Method 2 : PDP & ICE Plots @ Per Feature
PDP : Partial Dependence Plot shows the marginal effect one or two features have on the predicted outcome of a machine learning model.
ICE : Individual Conditional Expectation Plot gauges on how the predictions will change with the change in the features value.
Given a dataset D with n observations and p predictor variables and y as response variable.
For the variable pᵢ of interest ,
- STEP 1 : For each instance in the dataset D, keeping other features constant, permute through all the values of pᵢ for a single instance and make predictions[So if pᵢ has 100 unique values, and there are 1000 datapoints, the new dataset becomes 100*1000 in rows].
- STEP 2 : Now, for predictions group-by the unique values of pᵢ(X axis in PDP Plot) and take the mean per group of unique values of pᵢ(Y axis in PDP Plot).
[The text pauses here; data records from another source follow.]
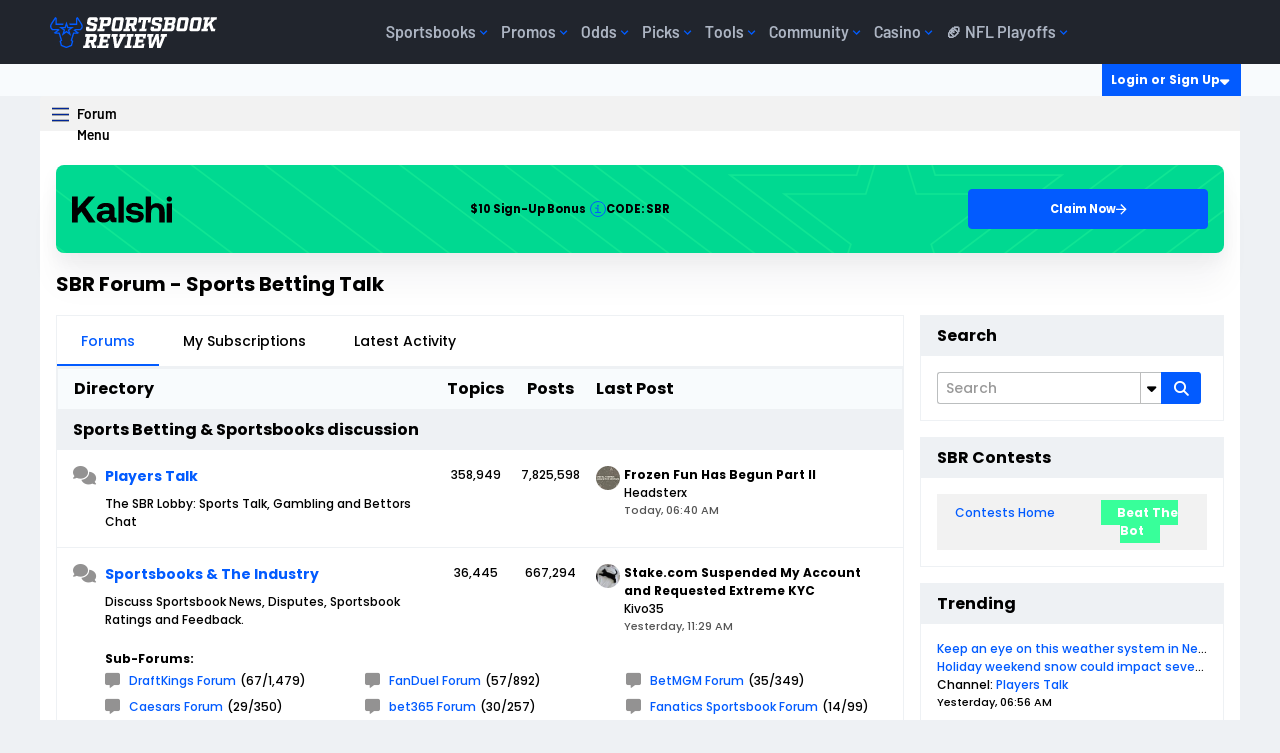

--- FILE ---
content_type: text/javascript
request_url: https://www.sportsbookreview.com/forum/js/notice-rollup-606.js
body_size: 1694
content:
/*
 =======================================================================*\
|| ###################################################################### ||
|| # vBulletin 6.0.6
|| # ------------------------------------------------------------------ # ||
|| # Copyright 2000-2024 MH Sub I, LLC dba vBulletin. All Rights Reserved.  # ||
|| # This file may not be redistributed in whole or significant part.   # ||
|| # ----------------- VBULLETIN IS NOT FREE SOFTWARE ----------------- # ||
|| # http://www.vbulletin.com | http://www.vbulletin.com/license.html   # ||
|| ###################################################################### ||
\*========================================================================*/
// ***************************
// js.compressed/jquery/jquery.condense.custom.min.js
// ***************************
/*
 Condense 0.1 - Condense and expand text heavy elements

 (c) 2008 Joseph Sillitoe
 Dual licensed under the MIT License (MIT-LICENSE) and GPL License,version 2 (GPL-LICENSE).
Negate the STEP 2 in pdp calculation, and then the plot generated would be representing each instance in stead of the averaged effect — Individual Conditional Expectation (ICE) Plot.
This article here has a much simpler explanation of how to interpret PDP and ICE plots.
Method 3: LIME @ Local
Local Interpretable Model-agnostic Explanations : In Layman terms, what LIME does is given any model, be a complex one or a fairly simple one, it will try an answer the question - Why did this model predict a particular ŷ for a particular X?.
Suppose we wanted to know why the highlighted red dot prediction was made. So LIME will sample data-points near that highlighted red data-point and fit a fairly simple model for eg Linear Regression or as in this case Logistic Regression and then see the weights across the feature space and the feature weights of this locally trained model will become our interpretation!
Method 4: ELI5 @ Global & Local
“Explain Like I’m 5” -is a package that incorporates various methods and techniques around model explainability.
ELI5 can be leveraged to find explanation for the entire model (Global) or for each prediction (Local). ELI5 also provides a neat feature for calculating PermutationImportance , I have discussed about that in Method 7.
Method 5: SHAP @ Global & Local
SHapely Additive exPlanations Values, motivated by the work done by Lloyd Shapley(1953) in Game Theory. The Shapley value is the average marginal contribution of a feature value across all possible coalitions.
Method 6: Tree Visualisation @ Global
Since random forest is an ensemble method i.e it consists of multiple estimators (Decision Trees) which then at last contribute to the final prediction. We can not see all the trees at once but what we can do randomly pick from those trees and see how the tree is being built which can give some intuition about which features are coming out to be important and what are the good dissection value among each.
Instead of just visualising just the split points at each node and the number of samples traversing through, it would be more helpful to see the data traversing through that leaf and the split point at which each further split would be made.. dtreeviz is just the library for that (Authors Talk).
Method 7: Feature Importance@ Global
As the coefficients for Linear Regression model shed light on how important a feature might be for the target variable. Similarly RandomForestRegressor has something called as Feature Importance for the trained model.
There are multiple ways in which you can calculate Feature Importance of an Ensemble Based Tree model :
You can find a detailed explanations of these three methods in this article here.
To understand how default RF Feature Importance are calculated internally, look at this SO Conversation for a better understanding.
“..It’s also worth pointing out that feature importances should only be trusted with a strong model. If your model does not generalize accurately, feature importances are worthless. If your model is weak, you will notice that the feature importances fluctuate dramatically from run to run..” — Article
Phew! Quite frankly writing this was more intensive than i thought it would be.